En histoire, l’approche biographique connaît un renouveau depuis plusieurs années. Elle est au centre d’un vaste ensemble de réflexions méthodologiques autour des questions de l’interdisciplinarité, des jeux d’échelles, de la socio et de la micro-histoire, etc.

L’approche biographique est centrale, non seulement pour penser les trajectoires individuelles au sein de processus collectifs, mais aussi pour exemplifier ceux-ci, non pas au sens d’un pourquoi (dans une sorte de fiction de la causalité), mais au sens d’un comment (comment certains individus peuvent-ils être traversés par le collectif tout en l’incarnant personnellement ?).

Approche biographique et histoire des sciences font-elles bon ménage ? En particulier, la biographie peut-elle contribuer à un projet de recherche portant sur l’histoire des institutions scientifiques et des systèmes d’enseignement supérieur et de recherche ? Une certaine manière de concevoir l’histoire des sciences et des techniques a pu avoir pour effet de marginaliser l’approche biographique en mettant entre parenthèses l’homme de science en tant qu’acteur individuel.

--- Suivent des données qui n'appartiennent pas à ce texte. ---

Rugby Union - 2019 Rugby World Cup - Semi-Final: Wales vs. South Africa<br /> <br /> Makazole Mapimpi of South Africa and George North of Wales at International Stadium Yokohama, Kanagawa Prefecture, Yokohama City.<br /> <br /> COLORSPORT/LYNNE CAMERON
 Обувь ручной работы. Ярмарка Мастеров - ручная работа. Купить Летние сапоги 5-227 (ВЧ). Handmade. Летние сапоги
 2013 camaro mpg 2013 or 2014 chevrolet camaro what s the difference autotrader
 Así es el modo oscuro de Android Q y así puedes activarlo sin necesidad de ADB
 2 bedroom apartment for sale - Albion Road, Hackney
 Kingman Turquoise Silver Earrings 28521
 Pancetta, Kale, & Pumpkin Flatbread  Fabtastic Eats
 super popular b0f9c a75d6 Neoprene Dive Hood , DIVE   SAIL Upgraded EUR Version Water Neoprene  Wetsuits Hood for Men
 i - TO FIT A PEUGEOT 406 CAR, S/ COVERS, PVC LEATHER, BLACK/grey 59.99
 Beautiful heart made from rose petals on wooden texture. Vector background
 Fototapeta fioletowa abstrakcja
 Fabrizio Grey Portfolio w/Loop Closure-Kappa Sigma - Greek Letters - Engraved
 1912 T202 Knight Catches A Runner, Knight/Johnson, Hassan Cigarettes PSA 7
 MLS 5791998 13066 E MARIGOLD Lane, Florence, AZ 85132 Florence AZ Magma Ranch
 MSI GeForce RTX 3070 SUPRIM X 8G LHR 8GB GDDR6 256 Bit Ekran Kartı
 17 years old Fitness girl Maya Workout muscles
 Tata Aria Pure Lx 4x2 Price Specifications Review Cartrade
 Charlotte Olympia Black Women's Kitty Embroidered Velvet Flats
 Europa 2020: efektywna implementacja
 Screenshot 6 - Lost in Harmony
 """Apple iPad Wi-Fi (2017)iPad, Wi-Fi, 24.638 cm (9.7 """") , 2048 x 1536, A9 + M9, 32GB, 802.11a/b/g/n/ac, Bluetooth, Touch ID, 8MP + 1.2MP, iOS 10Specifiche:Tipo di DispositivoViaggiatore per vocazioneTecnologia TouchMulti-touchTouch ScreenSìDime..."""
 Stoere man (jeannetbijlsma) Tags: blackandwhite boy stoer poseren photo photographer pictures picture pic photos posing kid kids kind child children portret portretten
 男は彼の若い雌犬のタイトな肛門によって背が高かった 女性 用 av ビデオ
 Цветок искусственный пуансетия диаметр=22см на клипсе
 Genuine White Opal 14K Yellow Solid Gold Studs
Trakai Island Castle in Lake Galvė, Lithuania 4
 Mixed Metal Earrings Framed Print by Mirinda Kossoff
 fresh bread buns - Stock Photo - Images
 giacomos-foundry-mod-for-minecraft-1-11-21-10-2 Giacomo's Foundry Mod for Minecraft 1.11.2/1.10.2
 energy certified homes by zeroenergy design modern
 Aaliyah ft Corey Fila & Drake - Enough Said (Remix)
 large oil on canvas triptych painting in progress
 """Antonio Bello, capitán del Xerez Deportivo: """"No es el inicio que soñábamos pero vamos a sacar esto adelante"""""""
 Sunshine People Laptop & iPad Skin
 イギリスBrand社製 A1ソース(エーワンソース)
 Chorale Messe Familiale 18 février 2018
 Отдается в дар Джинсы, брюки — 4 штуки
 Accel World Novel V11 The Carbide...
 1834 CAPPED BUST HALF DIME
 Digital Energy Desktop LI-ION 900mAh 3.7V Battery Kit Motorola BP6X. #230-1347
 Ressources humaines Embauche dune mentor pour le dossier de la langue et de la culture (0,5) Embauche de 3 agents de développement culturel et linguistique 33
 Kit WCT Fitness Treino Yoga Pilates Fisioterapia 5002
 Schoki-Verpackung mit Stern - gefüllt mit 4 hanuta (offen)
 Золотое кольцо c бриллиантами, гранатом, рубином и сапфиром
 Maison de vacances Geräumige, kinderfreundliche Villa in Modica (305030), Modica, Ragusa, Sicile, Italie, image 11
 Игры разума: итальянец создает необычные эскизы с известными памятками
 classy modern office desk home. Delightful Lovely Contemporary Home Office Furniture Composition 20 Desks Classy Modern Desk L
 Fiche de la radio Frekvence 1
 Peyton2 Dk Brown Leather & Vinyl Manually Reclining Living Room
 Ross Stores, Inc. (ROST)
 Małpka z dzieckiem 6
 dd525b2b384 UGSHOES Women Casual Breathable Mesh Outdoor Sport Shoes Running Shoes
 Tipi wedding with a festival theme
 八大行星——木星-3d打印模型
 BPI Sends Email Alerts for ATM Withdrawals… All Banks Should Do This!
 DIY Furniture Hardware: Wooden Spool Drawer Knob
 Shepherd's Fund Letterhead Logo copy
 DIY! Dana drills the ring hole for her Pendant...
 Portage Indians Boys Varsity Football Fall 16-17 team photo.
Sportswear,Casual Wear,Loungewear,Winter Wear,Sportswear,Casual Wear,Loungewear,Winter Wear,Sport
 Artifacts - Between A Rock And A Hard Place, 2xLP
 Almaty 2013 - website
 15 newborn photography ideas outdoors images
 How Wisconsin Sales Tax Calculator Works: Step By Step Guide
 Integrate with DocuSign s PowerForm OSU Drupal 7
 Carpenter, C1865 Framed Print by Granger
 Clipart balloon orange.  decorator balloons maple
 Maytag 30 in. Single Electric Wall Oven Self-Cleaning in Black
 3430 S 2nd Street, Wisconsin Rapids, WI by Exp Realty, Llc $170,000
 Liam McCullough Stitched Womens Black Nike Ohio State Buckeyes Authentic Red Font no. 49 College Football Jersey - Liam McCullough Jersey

De plus, les biographies de savants opèrent très souvent une séparation problématique entre vie scientifique et vie personnelle, comme si ces deux dimensions pouvaient aisément être séparées ; en ce sens, elles ne résolvent qu’imparfaitement le problème de l’inscription de la pratique de la science dans la vie sociale et elles ne produisent que peu d’effets de connaissance sur la dimension sociale de la science elle-même.

L’organisation de ce colloque s’appuie sur l’hypothèse que ces limitations peuvent être dépassées et que l’approche biographique est porteuse de potentialités heuristiques. A travers une réflexion méthodologique s’appuyant sur des expériences variées du genre, nous aimerions déterminer dans quelle mesure, et suivant quelles modalités, cette approche offre la possibilité de rétablir la place réelle du savant dans l’enchevêtrement des logiques sociales, économiques, politiques, religieuses et scientifiques de son activité. Nous aimerions également savoir dans quelle mesure elle est susceptible d’offrir un cadre et / ou une perspective cohérente pour étudier l’évolution des savoirs et des institutions scientifiques. Nous souhaiterions enfin avoir des éclairages sur la manière dont approche prosopographique et approche biographique peuvent se compléter, la première permettant d’identifier dans une population donnée un certain nombre d’acteurs dont la biographie pourrait avoir une valeur ‘exemplaire’.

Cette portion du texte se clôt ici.